● Instructions for the task
Starting with the line that contains "In this photo, how far is outstretched", write out each line through the end of the listing, unchanged. Output nothing else.

Entries taken from a collection
+++

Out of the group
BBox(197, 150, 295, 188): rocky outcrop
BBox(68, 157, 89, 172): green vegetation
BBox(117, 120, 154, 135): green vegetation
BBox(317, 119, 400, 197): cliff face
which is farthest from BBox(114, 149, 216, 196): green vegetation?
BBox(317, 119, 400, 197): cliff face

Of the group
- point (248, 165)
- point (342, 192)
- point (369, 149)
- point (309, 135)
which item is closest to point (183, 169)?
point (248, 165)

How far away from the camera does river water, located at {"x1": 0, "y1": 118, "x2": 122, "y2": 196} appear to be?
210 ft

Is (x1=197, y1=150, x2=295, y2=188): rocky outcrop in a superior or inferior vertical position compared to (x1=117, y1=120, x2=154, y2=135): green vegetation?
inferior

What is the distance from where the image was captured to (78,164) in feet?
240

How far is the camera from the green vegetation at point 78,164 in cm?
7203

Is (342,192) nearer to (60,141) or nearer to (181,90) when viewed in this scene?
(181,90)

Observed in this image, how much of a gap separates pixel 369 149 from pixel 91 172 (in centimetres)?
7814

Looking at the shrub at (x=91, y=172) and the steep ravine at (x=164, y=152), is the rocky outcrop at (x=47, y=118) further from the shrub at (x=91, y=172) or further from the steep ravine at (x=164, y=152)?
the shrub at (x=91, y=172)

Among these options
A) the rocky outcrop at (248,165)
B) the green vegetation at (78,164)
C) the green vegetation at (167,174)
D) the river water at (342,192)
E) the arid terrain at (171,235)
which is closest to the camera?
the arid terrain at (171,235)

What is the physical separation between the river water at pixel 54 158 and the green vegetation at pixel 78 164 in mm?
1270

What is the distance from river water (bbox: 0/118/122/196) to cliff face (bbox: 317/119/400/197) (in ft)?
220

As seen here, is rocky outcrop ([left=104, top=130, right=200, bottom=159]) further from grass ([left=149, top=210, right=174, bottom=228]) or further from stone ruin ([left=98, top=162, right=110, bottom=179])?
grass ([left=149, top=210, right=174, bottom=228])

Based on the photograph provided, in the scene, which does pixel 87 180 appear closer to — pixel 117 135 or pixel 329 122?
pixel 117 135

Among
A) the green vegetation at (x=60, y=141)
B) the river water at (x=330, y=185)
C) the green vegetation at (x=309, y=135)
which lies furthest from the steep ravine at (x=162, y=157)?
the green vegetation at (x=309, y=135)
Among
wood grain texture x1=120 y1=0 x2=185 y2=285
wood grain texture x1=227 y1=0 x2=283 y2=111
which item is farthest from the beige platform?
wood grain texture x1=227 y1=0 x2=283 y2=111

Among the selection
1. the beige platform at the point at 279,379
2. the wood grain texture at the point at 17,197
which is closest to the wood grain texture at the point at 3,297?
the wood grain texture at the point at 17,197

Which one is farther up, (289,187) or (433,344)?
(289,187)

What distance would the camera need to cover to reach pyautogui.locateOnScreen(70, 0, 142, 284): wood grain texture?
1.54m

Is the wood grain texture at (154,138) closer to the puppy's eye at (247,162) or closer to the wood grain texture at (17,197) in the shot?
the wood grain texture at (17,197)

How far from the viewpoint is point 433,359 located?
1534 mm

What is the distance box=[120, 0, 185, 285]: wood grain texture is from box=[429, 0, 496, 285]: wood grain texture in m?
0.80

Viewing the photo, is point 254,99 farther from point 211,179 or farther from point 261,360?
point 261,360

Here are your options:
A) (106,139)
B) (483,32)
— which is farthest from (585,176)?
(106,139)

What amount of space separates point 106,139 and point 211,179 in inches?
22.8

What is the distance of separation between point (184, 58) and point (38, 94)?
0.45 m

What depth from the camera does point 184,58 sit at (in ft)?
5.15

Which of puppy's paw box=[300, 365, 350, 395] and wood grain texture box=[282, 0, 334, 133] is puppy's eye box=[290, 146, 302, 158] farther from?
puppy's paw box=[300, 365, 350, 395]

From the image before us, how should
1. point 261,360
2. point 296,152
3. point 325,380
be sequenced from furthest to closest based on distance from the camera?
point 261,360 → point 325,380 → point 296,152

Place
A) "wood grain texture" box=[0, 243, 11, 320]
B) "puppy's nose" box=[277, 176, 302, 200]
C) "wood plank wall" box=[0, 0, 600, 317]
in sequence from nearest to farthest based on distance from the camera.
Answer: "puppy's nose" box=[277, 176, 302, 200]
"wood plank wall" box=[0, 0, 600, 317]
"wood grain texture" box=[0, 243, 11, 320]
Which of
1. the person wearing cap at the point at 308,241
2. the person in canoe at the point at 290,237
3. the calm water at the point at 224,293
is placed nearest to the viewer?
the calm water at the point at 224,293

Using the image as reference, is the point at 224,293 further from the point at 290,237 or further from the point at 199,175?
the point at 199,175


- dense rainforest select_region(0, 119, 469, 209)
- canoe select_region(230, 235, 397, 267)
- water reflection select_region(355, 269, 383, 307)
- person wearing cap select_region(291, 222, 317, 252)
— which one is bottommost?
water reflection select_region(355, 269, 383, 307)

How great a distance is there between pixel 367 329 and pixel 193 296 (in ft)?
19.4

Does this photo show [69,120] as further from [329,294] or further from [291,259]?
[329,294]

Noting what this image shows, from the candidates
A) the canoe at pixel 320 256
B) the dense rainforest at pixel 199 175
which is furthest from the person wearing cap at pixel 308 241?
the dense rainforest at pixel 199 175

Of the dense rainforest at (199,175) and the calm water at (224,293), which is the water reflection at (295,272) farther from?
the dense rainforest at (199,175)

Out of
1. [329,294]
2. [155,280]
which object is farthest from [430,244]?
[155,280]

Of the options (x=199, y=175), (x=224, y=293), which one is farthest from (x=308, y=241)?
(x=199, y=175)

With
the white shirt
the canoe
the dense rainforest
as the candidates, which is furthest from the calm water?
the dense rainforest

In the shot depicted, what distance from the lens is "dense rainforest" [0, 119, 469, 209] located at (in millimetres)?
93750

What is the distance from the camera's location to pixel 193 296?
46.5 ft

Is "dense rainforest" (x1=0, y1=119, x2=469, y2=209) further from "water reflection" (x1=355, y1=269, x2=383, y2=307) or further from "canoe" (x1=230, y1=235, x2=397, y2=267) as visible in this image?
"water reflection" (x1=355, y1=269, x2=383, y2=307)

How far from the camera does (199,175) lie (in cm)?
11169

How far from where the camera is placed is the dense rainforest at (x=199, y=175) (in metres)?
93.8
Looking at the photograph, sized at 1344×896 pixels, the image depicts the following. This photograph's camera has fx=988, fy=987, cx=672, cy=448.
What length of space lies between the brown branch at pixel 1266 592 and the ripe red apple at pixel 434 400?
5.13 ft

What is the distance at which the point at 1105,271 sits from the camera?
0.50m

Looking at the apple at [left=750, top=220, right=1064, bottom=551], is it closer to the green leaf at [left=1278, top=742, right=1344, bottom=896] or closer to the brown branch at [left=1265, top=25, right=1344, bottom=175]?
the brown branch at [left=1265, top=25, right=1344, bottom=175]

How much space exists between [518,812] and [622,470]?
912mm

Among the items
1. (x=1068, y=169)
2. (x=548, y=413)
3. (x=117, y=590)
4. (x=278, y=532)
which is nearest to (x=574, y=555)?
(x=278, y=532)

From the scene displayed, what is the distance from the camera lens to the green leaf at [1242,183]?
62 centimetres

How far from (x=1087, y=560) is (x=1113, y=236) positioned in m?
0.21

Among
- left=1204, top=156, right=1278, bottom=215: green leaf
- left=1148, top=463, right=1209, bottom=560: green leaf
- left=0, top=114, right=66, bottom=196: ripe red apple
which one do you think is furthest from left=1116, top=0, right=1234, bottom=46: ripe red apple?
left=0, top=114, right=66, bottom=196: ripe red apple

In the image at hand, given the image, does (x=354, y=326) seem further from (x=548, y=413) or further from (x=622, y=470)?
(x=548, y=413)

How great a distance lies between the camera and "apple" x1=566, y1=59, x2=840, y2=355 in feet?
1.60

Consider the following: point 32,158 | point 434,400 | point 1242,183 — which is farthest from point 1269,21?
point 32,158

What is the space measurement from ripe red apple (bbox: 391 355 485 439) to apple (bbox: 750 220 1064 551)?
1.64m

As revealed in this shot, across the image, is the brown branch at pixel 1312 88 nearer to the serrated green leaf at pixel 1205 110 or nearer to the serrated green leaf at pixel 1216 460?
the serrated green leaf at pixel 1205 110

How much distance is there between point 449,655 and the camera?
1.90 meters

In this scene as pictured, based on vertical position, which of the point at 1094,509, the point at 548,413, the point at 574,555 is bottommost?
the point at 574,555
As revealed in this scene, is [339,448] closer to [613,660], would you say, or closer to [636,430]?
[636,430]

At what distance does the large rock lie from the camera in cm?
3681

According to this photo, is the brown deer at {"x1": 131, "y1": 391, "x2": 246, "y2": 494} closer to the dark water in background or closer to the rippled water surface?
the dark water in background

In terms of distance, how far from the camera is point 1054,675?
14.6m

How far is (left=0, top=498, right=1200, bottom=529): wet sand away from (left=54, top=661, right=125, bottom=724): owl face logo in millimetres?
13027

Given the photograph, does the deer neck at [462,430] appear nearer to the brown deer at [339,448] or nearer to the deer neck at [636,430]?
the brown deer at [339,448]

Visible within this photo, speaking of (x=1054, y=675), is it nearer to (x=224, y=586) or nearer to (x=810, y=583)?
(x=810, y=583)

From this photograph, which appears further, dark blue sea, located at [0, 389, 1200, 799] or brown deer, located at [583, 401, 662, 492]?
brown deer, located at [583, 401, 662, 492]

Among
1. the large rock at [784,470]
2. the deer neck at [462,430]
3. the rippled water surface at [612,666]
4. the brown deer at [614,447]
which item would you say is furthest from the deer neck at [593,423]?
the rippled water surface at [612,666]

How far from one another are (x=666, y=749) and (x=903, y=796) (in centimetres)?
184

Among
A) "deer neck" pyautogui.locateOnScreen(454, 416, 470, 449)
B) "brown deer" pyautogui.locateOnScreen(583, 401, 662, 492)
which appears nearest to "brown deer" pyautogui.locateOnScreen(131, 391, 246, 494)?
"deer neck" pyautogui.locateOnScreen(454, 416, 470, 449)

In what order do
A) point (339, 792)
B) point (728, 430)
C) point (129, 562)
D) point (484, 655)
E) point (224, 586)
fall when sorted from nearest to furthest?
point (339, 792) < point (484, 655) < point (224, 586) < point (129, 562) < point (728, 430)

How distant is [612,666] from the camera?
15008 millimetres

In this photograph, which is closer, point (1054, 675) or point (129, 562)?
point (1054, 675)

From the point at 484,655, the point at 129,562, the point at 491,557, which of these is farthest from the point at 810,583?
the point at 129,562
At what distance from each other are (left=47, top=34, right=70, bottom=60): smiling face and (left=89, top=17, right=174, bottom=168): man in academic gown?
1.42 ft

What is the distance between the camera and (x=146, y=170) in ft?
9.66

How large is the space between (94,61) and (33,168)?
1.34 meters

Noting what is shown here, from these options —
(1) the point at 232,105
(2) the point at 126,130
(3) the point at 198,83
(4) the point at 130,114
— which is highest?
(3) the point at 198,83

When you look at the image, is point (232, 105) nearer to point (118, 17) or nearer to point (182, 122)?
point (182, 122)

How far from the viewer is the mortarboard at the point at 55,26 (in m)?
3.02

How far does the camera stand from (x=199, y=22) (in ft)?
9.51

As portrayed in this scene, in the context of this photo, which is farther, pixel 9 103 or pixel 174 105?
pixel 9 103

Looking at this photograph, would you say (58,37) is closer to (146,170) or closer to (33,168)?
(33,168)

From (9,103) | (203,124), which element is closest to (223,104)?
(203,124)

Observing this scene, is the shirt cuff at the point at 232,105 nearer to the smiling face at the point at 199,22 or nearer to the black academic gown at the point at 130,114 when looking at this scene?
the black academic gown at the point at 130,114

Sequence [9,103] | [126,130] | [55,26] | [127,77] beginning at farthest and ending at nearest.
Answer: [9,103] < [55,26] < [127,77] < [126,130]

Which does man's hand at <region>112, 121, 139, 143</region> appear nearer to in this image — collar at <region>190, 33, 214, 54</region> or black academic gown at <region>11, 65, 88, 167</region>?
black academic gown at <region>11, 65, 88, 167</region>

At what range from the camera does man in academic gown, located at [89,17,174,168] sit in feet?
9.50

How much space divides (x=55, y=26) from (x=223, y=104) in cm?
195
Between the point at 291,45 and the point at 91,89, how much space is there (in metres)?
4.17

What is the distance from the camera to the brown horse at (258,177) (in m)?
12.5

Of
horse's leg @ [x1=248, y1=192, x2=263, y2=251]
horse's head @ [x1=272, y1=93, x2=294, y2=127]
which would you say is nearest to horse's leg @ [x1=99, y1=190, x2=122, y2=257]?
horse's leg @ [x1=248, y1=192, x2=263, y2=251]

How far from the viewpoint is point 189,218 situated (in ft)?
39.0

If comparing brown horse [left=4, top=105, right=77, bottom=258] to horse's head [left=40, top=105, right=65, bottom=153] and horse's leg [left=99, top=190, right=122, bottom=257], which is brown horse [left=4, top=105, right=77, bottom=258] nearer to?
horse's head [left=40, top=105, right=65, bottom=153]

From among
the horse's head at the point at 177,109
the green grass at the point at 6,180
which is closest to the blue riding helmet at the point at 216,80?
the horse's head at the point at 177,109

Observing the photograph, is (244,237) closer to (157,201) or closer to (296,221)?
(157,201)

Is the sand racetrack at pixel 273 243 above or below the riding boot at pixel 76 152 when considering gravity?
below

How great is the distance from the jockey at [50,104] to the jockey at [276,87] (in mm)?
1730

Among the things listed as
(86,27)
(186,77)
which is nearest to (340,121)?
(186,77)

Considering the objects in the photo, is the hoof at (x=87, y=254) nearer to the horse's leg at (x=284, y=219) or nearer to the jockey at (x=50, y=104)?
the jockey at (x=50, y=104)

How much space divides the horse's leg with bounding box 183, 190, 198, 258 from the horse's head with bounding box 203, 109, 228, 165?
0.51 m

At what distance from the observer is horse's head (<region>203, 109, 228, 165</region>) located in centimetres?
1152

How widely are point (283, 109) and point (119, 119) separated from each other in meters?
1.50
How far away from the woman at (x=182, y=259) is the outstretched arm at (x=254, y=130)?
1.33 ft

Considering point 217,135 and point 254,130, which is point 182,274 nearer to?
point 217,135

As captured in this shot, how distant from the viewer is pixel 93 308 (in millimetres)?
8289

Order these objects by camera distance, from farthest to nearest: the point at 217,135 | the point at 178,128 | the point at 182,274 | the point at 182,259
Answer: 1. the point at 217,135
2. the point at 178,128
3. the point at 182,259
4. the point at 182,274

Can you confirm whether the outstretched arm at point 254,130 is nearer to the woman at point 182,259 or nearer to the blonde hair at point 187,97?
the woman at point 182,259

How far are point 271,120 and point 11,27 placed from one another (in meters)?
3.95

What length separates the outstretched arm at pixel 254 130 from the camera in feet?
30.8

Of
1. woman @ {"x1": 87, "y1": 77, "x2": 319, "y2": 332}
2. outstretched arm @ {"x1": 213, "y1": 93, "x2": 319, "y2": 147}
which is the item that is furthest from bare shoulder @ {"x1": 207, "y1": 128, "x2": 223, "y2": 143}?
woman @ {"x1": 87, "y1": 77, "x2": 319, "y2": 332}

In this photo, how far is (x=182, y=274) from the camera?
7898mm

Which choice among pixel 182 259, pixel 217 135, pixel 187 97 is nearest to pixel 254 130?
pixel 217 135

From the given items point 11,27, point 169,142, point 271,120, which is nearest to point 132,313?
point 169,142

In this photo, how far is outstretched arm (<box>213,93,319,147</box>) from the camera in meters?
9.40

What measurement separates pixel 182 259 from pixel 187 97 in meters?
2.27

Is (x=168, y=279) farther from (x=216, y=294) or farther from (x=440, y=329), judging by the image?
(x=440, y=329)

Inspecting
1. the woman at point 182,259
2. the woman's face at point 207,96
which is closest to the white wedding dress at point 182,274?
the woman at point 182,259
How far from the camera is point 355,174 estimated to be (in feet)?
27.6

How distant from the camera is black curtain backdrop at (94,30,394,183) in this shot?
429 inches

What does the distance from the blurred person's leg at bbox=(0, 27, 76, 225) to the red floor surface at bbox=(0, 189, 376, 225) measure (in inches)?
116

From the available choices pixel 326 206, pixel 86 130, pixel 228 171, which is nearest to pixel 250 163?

+++

● Written answer
In this photo, how far is outstretched arm (<box>213,93,319,147</box>) from the camera in meters?
9.40

What measurement separates pixel 182 259 from pixel 187 97 in meters?
2.27

Is (x=168, y=279) farther from (x=216, y=294) or farther from (x=440, y=329), judging by the image?
(x=440, y=329)

Inspecting
1. the woman at point 182,259
2. the woman's face at point 207,96
which is closest to the white wedding dress at point 182,274?
the woman at point 182,259
How far from the camera is point 355,174 estimated to be (in feet)?
27.6

How distant from the camera is black curtain backdrop at (94,30,394,183) in this shot?
429 inches

What does the distance from the blurred person's leg at bbox=(0, 27, 76, 225) to the red floor surface at bbox=(0, 189, 376, 225) measure (in inches)?
116

From the available choices pixel 326 206, pixel 86 130, pixel 228 171, which is nearest to pixel 250 163?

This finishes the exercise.